The presence axis (clearing the hypervisor bit / Hyper-V enlightenments) is partly
the CPU model configuration (`cpu: host,hidden=1` + `hv-*`); set it to match the mode.

## Layout

```
pve-qemu/            git submodule -> https://git.proxmox.com/git/pve-qemu.git (pinned)
src/spoof*.{c,h}     the seed-driven identity module (decomposed by aspect)
patches/             quilt patches injected into pve-qemu/debian/patches/series:
                       0002   register the spoof-seed machine property
                       0010+  wire each anti-detect call site to a getter
Makefile             prepare -> build the .deb
```

## Build

```sh
git submodule update --init --recursive       # pve-qemu + its qemu submodule
make prepare                                   # inject spoof module + patches + changelog
make deb                                        # dpkg-buildpackage -> pve-qemu/*.deb
```

Builds on Debian trixie (matches pve-qemu 11.0). Use a clean builder / WSL, never
a production node. `make deb` produces `pve-qemu-kvm_*_amd64.deb` (+ `-dbgsym`).

## Packaging & delivery

Install the built `.deb` on a Proxmox VE node in place of the stock package, or
serve it from any apt repository (e.g. a Debian package registry).

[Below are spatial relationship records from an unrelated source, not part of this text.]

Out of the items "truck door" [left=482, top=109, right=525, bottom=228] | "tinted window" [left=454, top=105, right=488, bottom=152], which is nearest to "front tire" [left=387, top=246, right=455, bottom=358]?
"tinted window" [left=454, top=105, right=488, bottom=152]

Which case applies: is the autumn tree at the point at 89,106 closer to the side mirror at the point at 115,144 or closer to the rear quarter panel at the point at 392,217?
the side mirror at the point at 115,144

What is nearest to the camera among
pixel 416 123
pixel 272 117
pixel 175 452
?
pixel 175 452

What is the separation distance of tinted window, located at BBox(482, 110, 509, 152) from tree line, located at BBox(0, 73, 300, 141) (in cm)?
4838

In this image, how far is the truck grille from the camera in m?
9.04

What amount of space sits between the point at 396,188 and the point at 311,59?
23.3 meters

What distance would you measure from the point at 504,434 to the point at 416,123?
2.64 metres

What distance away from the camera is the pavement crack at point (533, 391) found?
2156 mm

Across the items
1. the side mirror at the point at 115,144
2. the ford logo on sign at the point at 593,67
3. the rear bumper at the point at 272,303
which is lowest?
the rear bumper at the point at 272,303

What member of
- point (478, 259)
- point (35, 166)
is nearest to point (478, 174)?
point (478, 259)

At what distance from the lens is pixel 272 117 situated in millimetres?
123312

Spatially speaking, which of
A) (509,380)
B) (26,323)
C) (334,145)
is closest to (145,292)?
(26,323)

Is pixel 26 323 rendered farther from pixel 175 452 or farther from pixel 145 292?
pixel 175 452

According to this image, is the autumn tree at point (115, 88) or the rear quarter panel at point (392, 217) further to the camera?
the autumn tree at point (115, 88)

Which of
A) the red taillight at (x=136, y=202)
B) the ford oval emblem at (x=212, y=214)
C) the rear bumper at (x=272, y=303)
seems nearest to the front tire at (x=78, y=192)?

### Surviving Proxmox updates (epoch + per-commit revision)

The Makefile stamps an **epoch** — `1:<upstream>+qemu-spoofN`, where `N` is the
commit count — so the package permanently outranks stock `pve-qemu-kvm` (no
epoch). An `apt upgrade` from the Proxmox repo therefore never reverts the spoof;
you are the source of truth for this package on your nodes. Pull upstream QEMU
fixes deliberately by rebuilding on a newer `pve-qemu` (the epoch carries
forward). Optional belt-and-suspenders apt pin on each node:

```
Package: pve-qemu-kvm
Pin: origin <your-apt-registry-host>
Pin-Priority: 1001
```

## Companion config (machine options, not code)

A few tells are configuration, not code — set them when provisioning a spoofed VM
(alongside the `spoof-seed`):

- `-machine ...,vmport=off` — disable the VMware backdoor port (0x5658)
- prefer real-id emulated devices over virtio where stealth matters: `e1000e` NIC,
  SATA/AHCI disk (their PCI vendor:device are real Intel; virtio's `1af4` is a tell
  and its id cannot be spoofed without breaking the guest driver)
- GPU: vfio passthrough with `x-pci-vendor-id/...` overrides
- CPU: `host,hidden=1` (+ hv enlightenments for Windows) to back the `spoof-hv` policy

## License

Patches and module are derivative of QEMU and licensed under **GPL v2** (the QEMU
license). See the COPYING file in the QEMU tree.